Walgreens is the second largest drugstore chain in the country. The largest, CVS, remained quiet as the outrage continued to build. CVS did not respond to multiple requests for comment Rolling Stone, nor Walmart and Costco. (The country’s third largest pharmacy group, Health Mart, a franchise program, said Rolling Stone that each owner-operator chooses to dispense mifepristone by himself. “Health Mart’s independent community pharmacy operators make their own independent business decisions.”)

If these companies are still evaluating how they will respond to threats from Republican attorneys general, Elizabeth Nash of the Guttmacher Institute, a leading expert on state abortion laws, says they are likely to find they have more leeway than they thought.

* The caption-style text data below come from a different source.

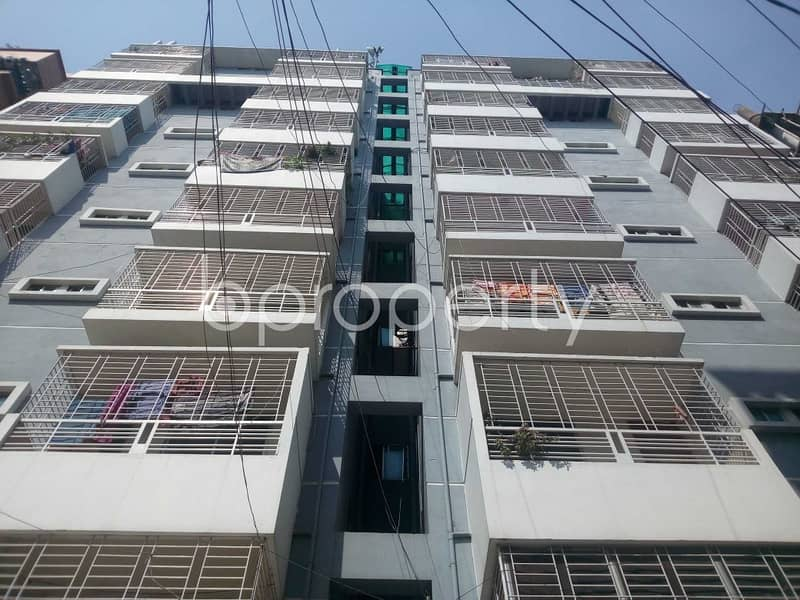An Attractive Apartment Is Up For Sale Covering An Area Of 1025 Sq Ft At Aftab Nagar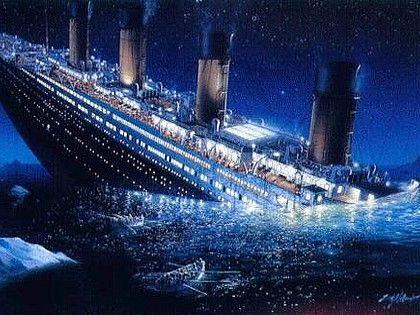 Titanic Context Powerpoints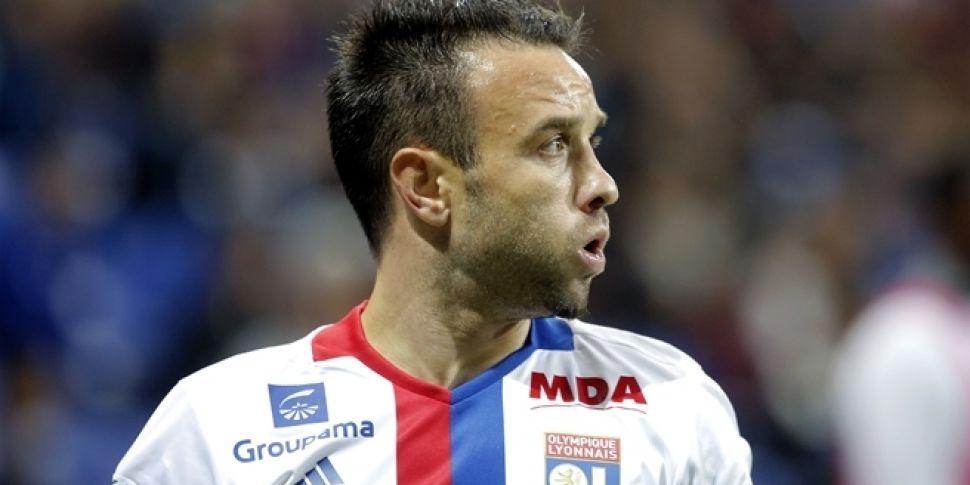 Lyon condemn false reports on...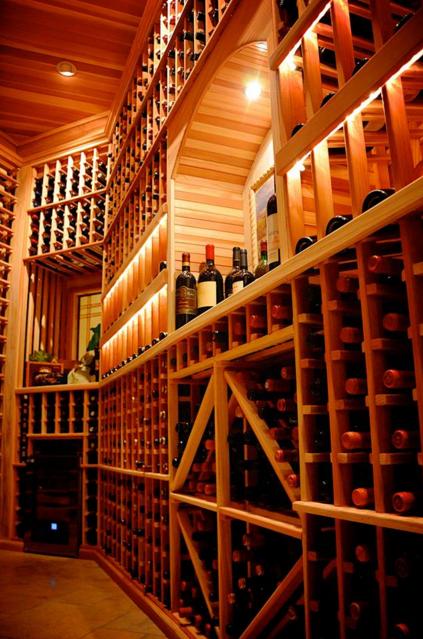 Heritage Vine Custom Wine Cellar Illuminated Using Inspired Led
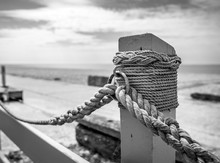 Knotted Rope On The Dock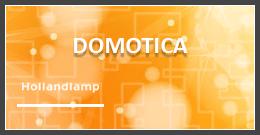"""""""Domotica"""""""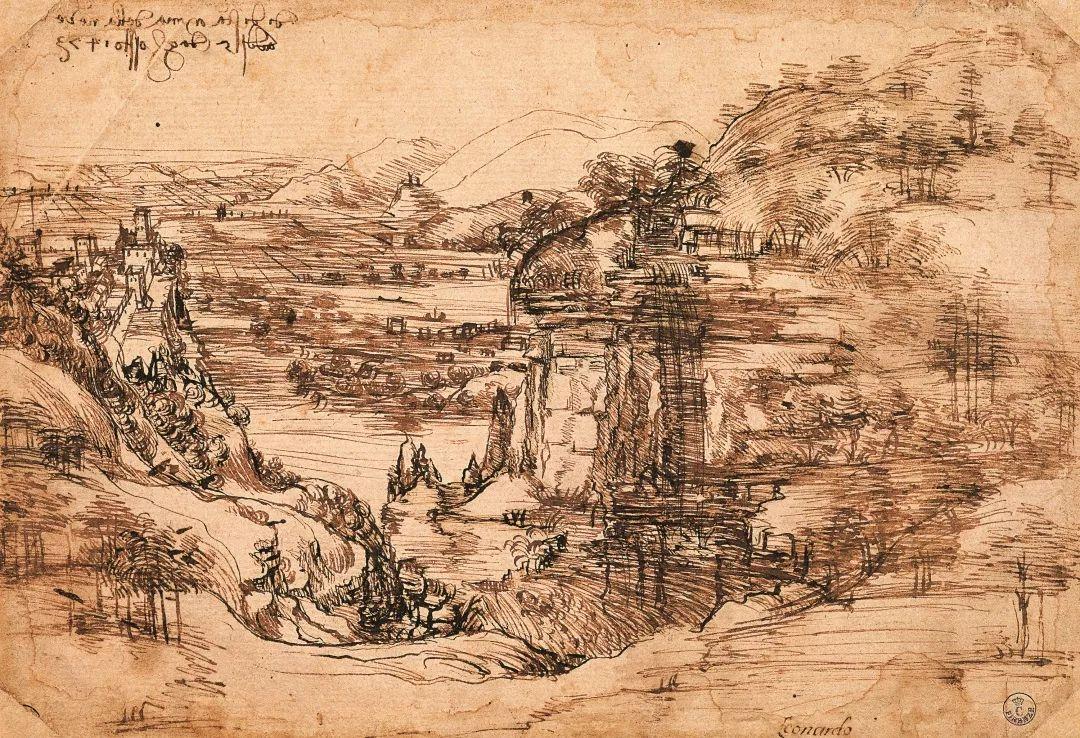 这幅钢笔墨水素描现藏于意大利佛罗伦萨的乌菲齐美术馆,它描绘了亚诺河谷和蒙特卢波城堡的景色,其技法也超越了同时代的作品。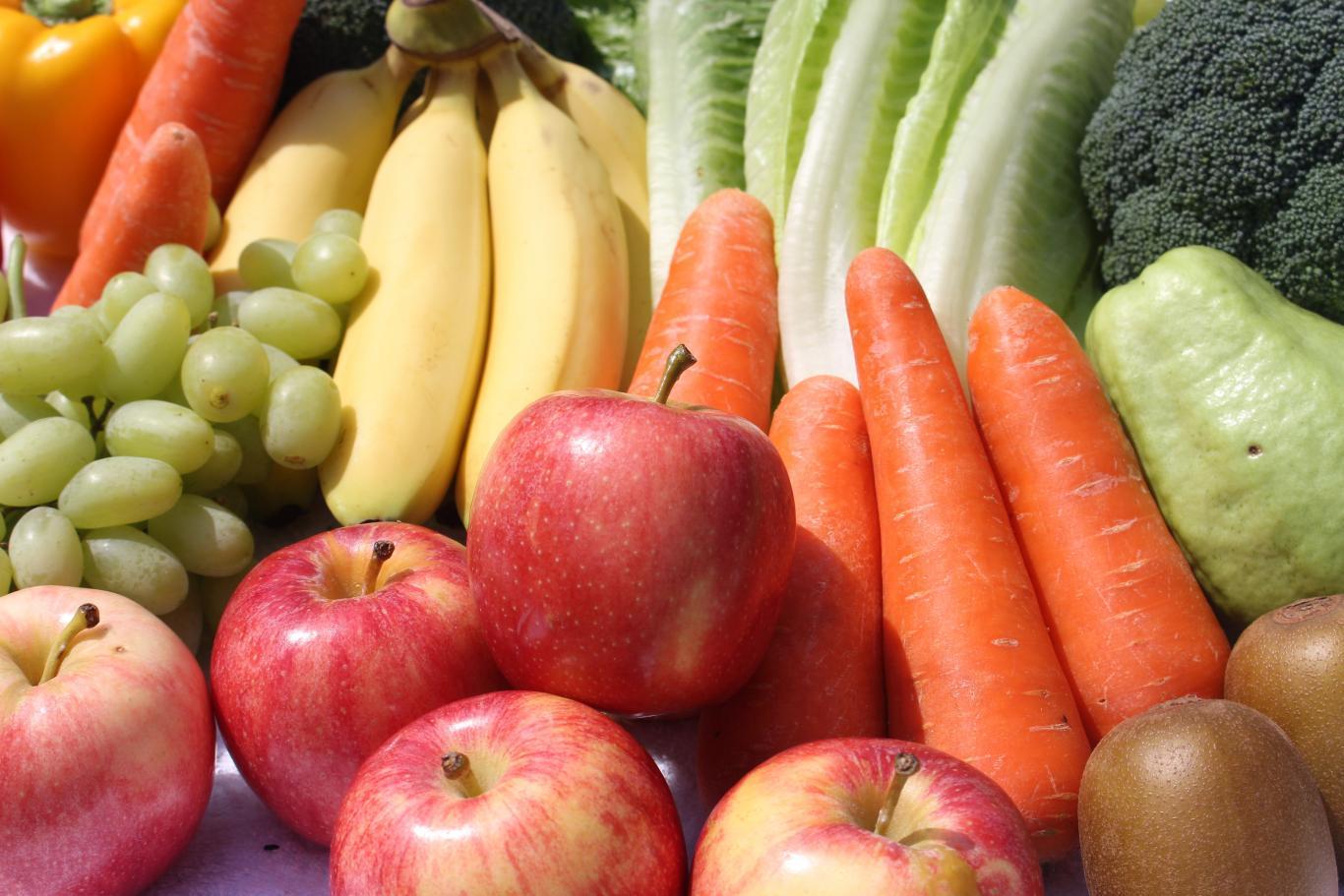 imagen hortalizas y frutas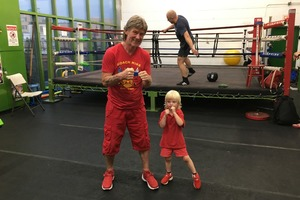 From Russia, With Tracksuit: Boxing Coach Mike Is Serious About Training… And Fashion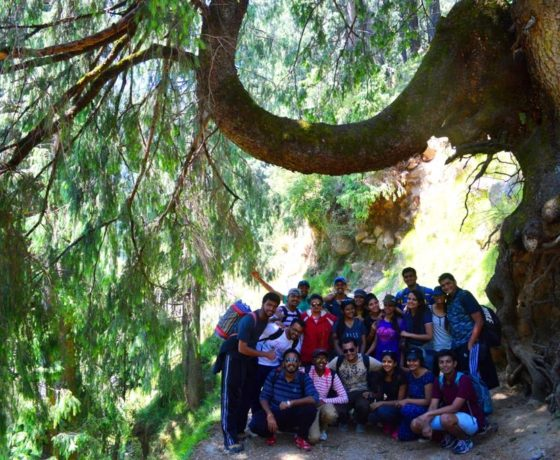 Trips for mountains for Raj gundha village for packages and trips to mountain for holidays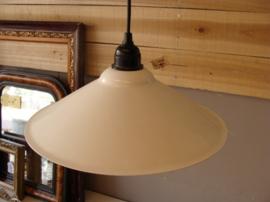 Hanglamp gang metaal origineel industrie lamp wit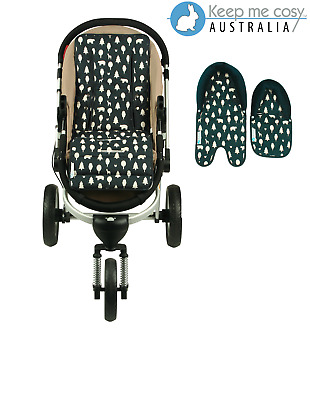 Keep Me Cosy™ Universal Pram Liner + Baby Head Support set - Woodland Friends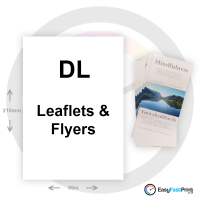 DL Leaflets and Flyers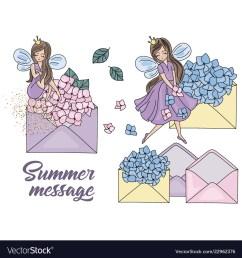 summer message cartoon wedding clipart vector image [ 1000 x 1080 Pixel ]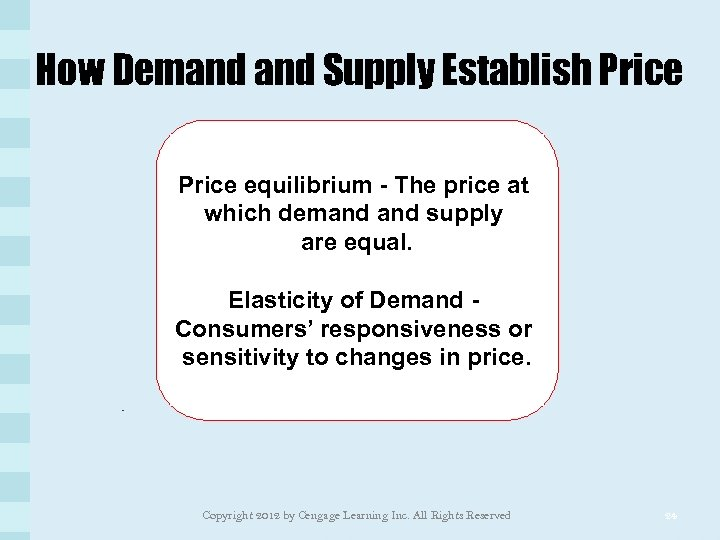 How Demand Supply Establish Price equilibrium - The price at which demand supply are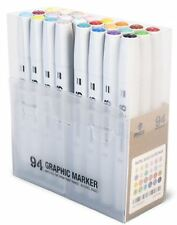 MTN 94 GRAPHIC INK DRAWING MARKER PEN SET - 24 MAIN SET B BASIC / PASTEL COLOURS
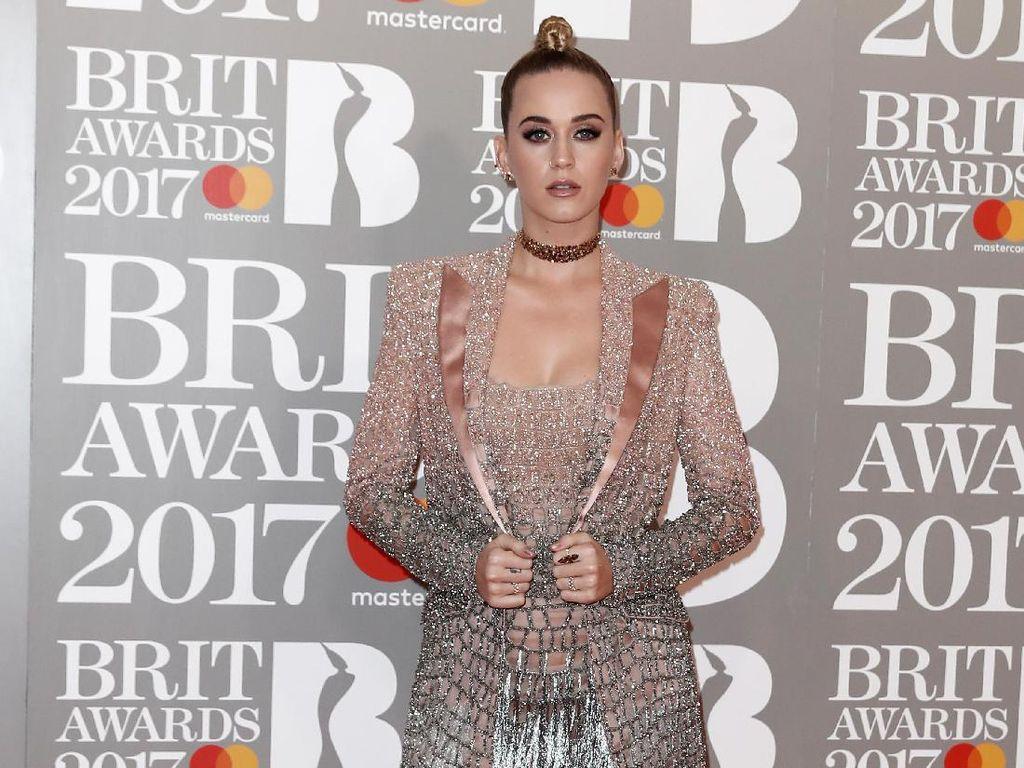 BRIT Awards 2017 dan Para Pemenangnya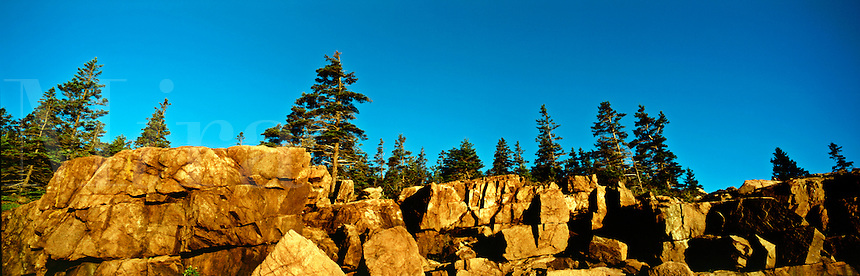 Acadia National Park, Mt Seserat Island, Maine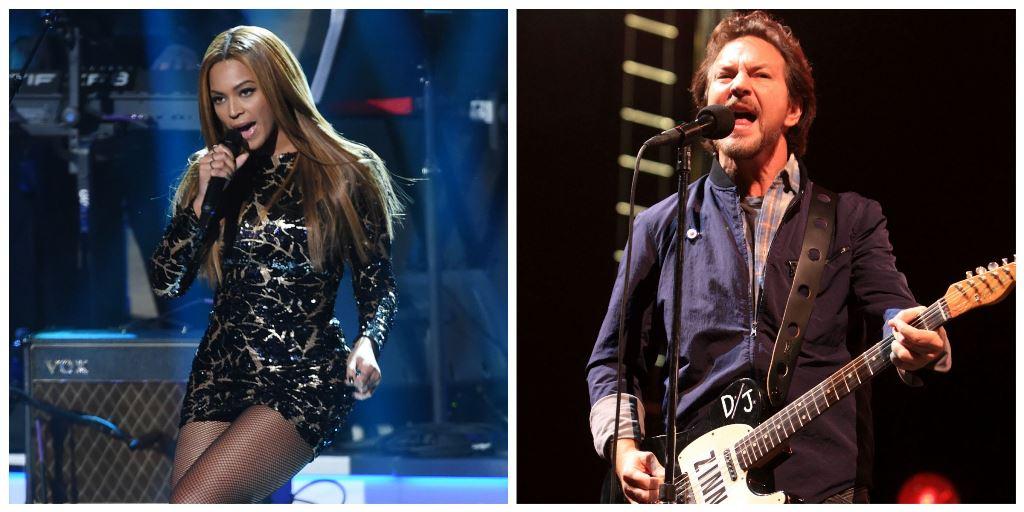 Beyoncé y Pearl Jam encabezan el festival Global Citizen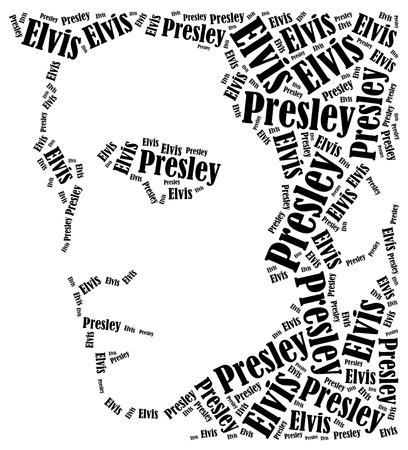 Elvis Presley portrait. Word cloud illustration. Editorial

Walgreens says it has.

The 21 states where Walgreens said it won’t dispense mifepristone fall into several different categories, he explains. Some have banned abortion completely, some have laws that require a doctor to dispense the drug in person, some have onerous requirements that will simply make it impractical for a pharmacy to dispense. And then there are many states, she says, that don’t have any of the above, where Walgreens also says it won’t dispense Mifepristone.

Alaska, Nash says, is an example: it has no ban on telemedicine, no requirement that the abortion pill be dispensed in person, no waiting period and no gestational limit. Montana, she says, is another. A Walgreens representative, reached for comment, pointed to language in statutes in Alaska and Montana that say an abortion can only be provided by a licensed physician, but Nash says that doesn’t create a significant barrier, since a doctor would be the one writing a prescription for the drug anyway.

The details, she says, matter a lot. “Alaska, Montana — they’re both rural states where access to pharmacy could be very important,” Nash says. Both states, he also notes, have higher courts that have consistently protected access to abortion. With future struggles over access to birth control and gender-affirming care looming in the near future, he adds, the decision sets a troubling precedent.

“They needed to take more time to think,” says Nash. “There were definitely places where they could provide Mifepristone, and now they won’t.”

A maker of mifepristone — GenBioPro — and its lawyers, meanwhile, argue that the state restrictions that Walgreens cited are functionally irrelevant because courts have consistently ruled that only the federal government has the power to regulate drugs. “Was the letter meant to intimidate the pharmacies? Yes. Did it do its job? It looks like it,” says Skye Perryman, president of Democracy Forward and legal counsel for GenBioPro. “But the theory is wrong on the law.”

GenBioPro is currently suing the state of West Virginia over this issue, arguing that states cannot ban or regulate a drug in a manner inconsistent with federal policy. Courts reaffirmed that finding until 2014, when Massachusetts tried to ban a powerful opioid, only to be firmly rebuked by a federal judge, who said doing so “would undermine the FDA’s ability to make drugs available to promote and protect public health.”

GenBioPro is now considering whether it could use a similar argument in legal action against AG Republicans who are working to prevent the distribution of mifepristone in their states. In a statement to Rolling StoneCEO Evan Masingill said the company is “reviewing the state AG’s actions and will continue to use the legal process to vindicate access to this evidence-based medication.”

The fight between the Biden administration, pharma, the GOP AG, Democratic governors and drug companies is especially frustrating for people in states like Kansas who, just months ago, went to the polls and voted in size to protect access to abortion – just to see. their elected officials who work to close that access.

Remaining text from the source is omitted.